O impasse político bósnio revela-se noutro caso com consequências importantes para o futuro do país: a União Europeia tinha imposto uma data limite até Outubro para que fosse alterada a Constituição, em resposta a uma sentença do Tribunal Europeu dos Direitos Humanos que considera os acordos de Dayton discriminatórios porque há postos para os quais só podem ser eleitos muçulmanos, sérvios ou croatas. É a questão Sejdic-Finc – que resulta de uma queixa apresentada pelo judeu Jakob Finci e pelo activista cigano Dervo Sejdic. Mas não houve progresso e assim, a Bósnia Herzegovina não pode iniciar negociações de adesão à UE e perde fundos europeus.

Por isso, as acusações que os cidadãos fazem não são novidade para a UE, os Estados Unidos ou outras organizações que apoiam a Bósnia. “Tenho a certeza que muitos observadores e organizações internacionais sabem que grande parte da elite é profundamente corrupta e que agravou as dificuldades económicas do país por governar mal. Isto é muitas vezes dito no segredo dos gabinetes, mas seria bom que se falasse mais abertamente”, afirma Florian Bieber.

“O actual bloqueio constitucional não é a causa mas antes a consequência dos problemas mais profundos da Bósnia-Herzegovina, como as divisões internas, a indiferença e a irresponsabilidade dos políticos, dos media, dos intelectuais e das organizações não-governamentais deste país”, sublinha Srecko Latal.

Apropriar-se do Estado
“A vigilância internacional prevista pelos acordos de Dayton não permitiu que surgissem figuras políticas com legitimidade para representar os cidadãos”, defende Eric Gordy, que convida a uma reflexão sobre a actuação dos organismos internacionais.
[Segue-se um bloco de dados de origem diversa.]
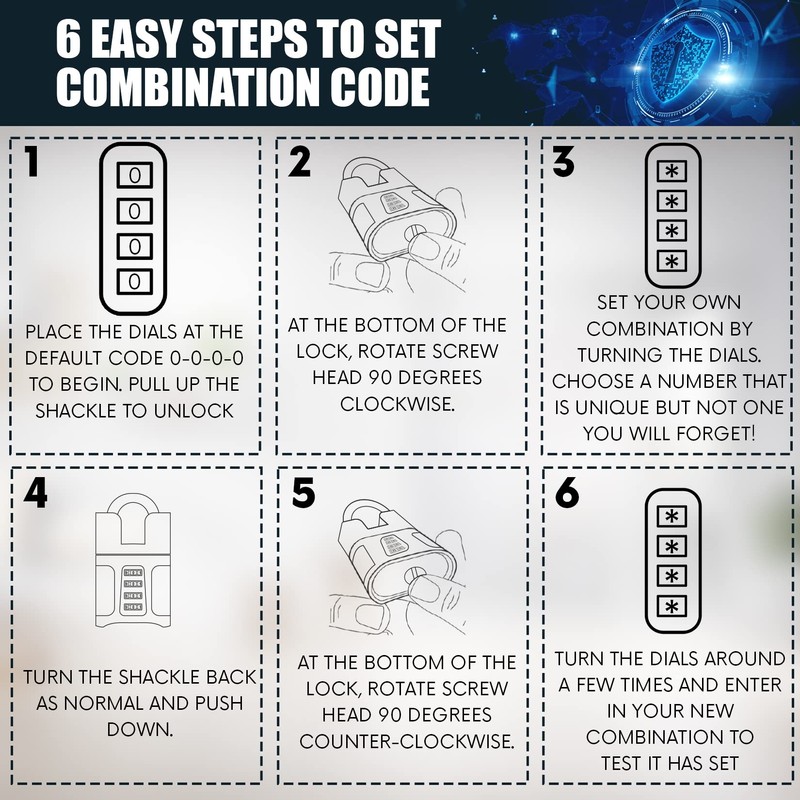 6 EASY STEPS TO SET COMBINATION CODE

1

0
0
0
0

PLACE THE DIALS AT THE DEFAULT CODE 0-0-0-0 TO BEGIN. PULL UP THE SHACKLE TO UNLOCK

2

AT THE BOTTOM OF THE LOCK, ROTATE SCREW HEAD 90 DEGREES CLOCKWISE.

3

*
*
*
*

SET YOUR OWN COMBINATION BY TURNING THE DIALS. CHOOSE A NUMBER THAT IS UNIQUE BUT NOT ONE YOU WILL FORGET!

4

TURN THE SHACKLE BACK AS NORMAL AND PUSH DOWN.

5

AT THE BOTTOM OF THE LOCK, ROTATE SCREW HEAD 90 DEGREES COUNTER-CLOCKWISE.

6

*
*
*
*

TURN THE DIALS AROUND A FEW TIMES AND ENTER IN YOUR NEW COMBINATION TO TEST IT HAS SET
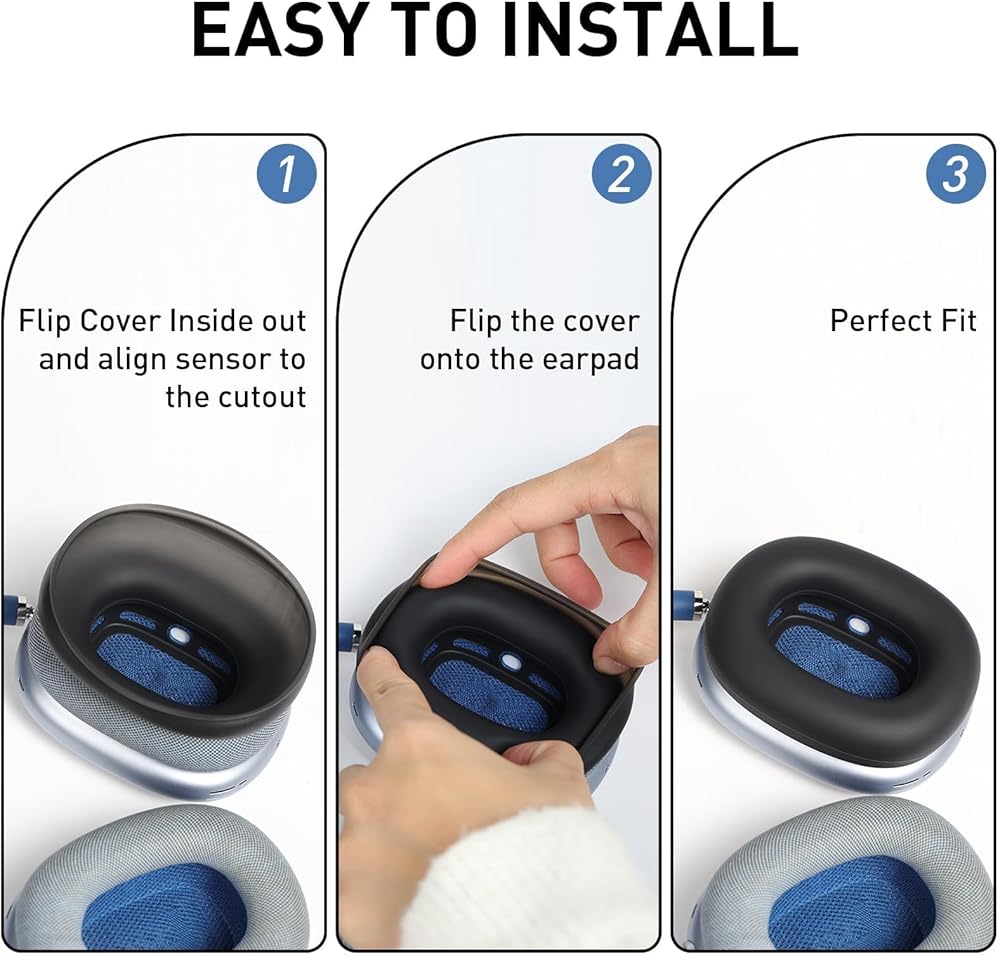 EASY TO INSTALL

1

Flip Cover Inside out and align sensor to the cutout

2

Flip the cover onto the earpad

3

Perfect Fit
“O Alto Representante pode anular decisões feitas pelos parlamentos e pelos executivos bósnios. Pode demitir pessoas das suas funções, se considerar que estão a actuar de uma forma inconsistente com o estabelecido em Dayton, que aumente as tensões”, explica. O que pode parecer uma forma eficaz de controlo, não o tem sido, explica este especialista na política eslava. “Tem encorajado os políticos bósnios a comportar-se de formas irresponsáveis. Dizem ‘podemos fazer coisas que nunca nos passaria pela cabeça fazer, porque sabemos que se formos longe demais, o Alto Representante vai pôr um travão nisto. E se o fizer, só vai servir para aumentar a nossa popularidade’. Portanto, a vigilância mantém o circuito de más decisões.”
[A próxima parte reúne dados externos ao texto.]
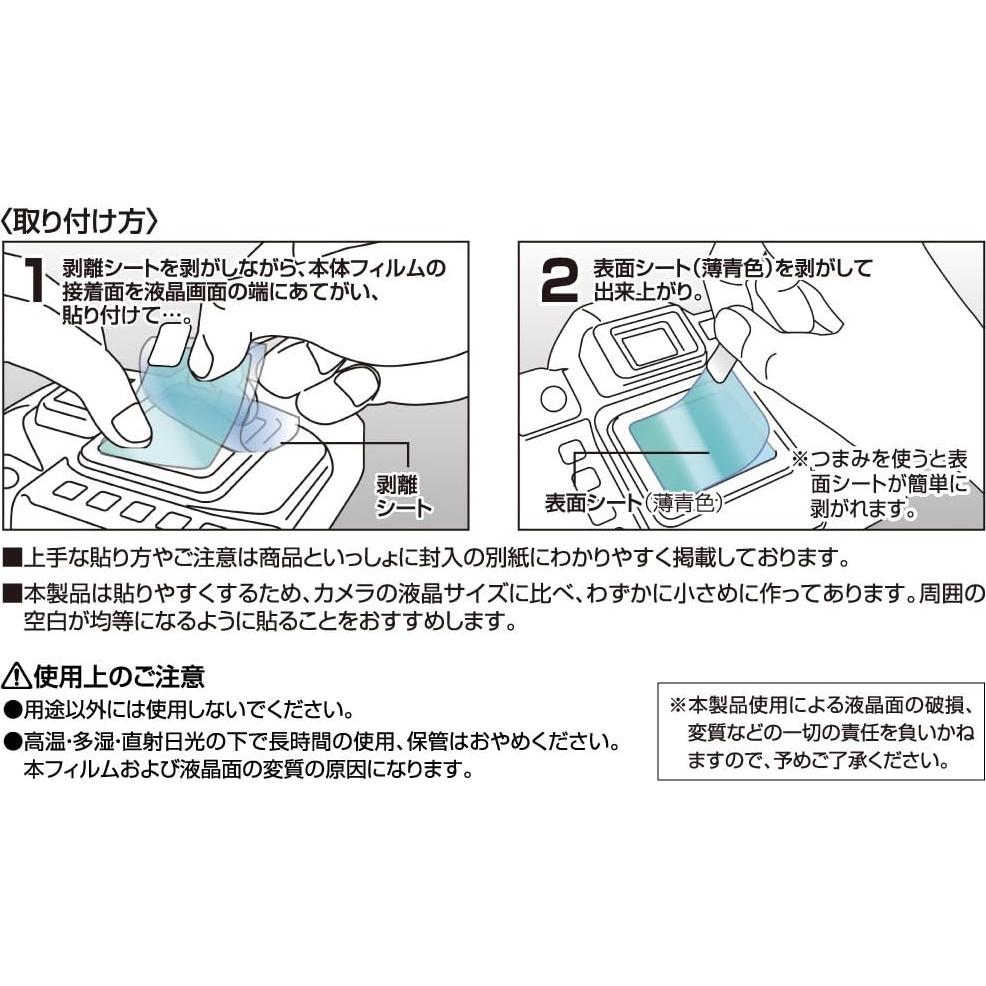 〈取り付け方〉

1 剥離シートを剥がしながら、本体フィルムの接着面を液晶画面の端にあてがい、貼り付けて…。

剥離シート

2 表面シート（薄青色）を剥がして出来上がり。

表面シート（薄青色）

※つまみを使うと表面シートが簡単に剥がれます。

■上手な貼り方やご注意は商品といっしょに封入の別紙にわかりやすく掲載しております。

■本製品は貼りやすくするため、カメラの液晶サイズに比べ、わずかに小さめに作ってあります。周囲の空白が均等になるように貼ることをおすすめします。

⚠使用上のご注意

●用途以外には使用しないでください。

●高温・多湿・直射日光の下で長時間の使用、保管はおやめください。本フィルムおよび液晶面の変質の原因になります。

※本製品使用による液晶面の破損、変質などの一切の責任を負いかねますので、予めご了承ください。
Concluindo: face aos protestos populares, a prioridade é mudar os acordos de Dayton? Não propriamente. “Embora precisem de ser alterados, não é uma tarefa fácil. Mas não acho que reformá-los seja a prioridade. Se não houver vontade política e consenso, nem uma melhor Constituição pode resolver os problemas”, responde Florian Bieber. “Mas sempre que se discute a reforma constitucional na Bósnia, surgem as questões de identidade nacional. Portanto a agenda é facilmente desviada das reformas para o nacionalismo. Por isso, é mais importante focar-se primeiro em apoiar os actores políticos que estão interessados em cooperar e em fazer compromissos do que em mudar o sistema.”

Eric Gordy vai no mesmo sentido, e deixa uma mensagem. “Os diplomatas internacionais na Bósnia falaram sempre em desenvolver a democracia e uma das frases que gostam de usar é que os ‘cidadãos têm de se apropriar do Estado’. Pois agora que os cidadãos estão assumir a posse do Estado, a comunidade internacional devia mostrar-se mais disposta a ouvi-los e não a tentar travá-los.”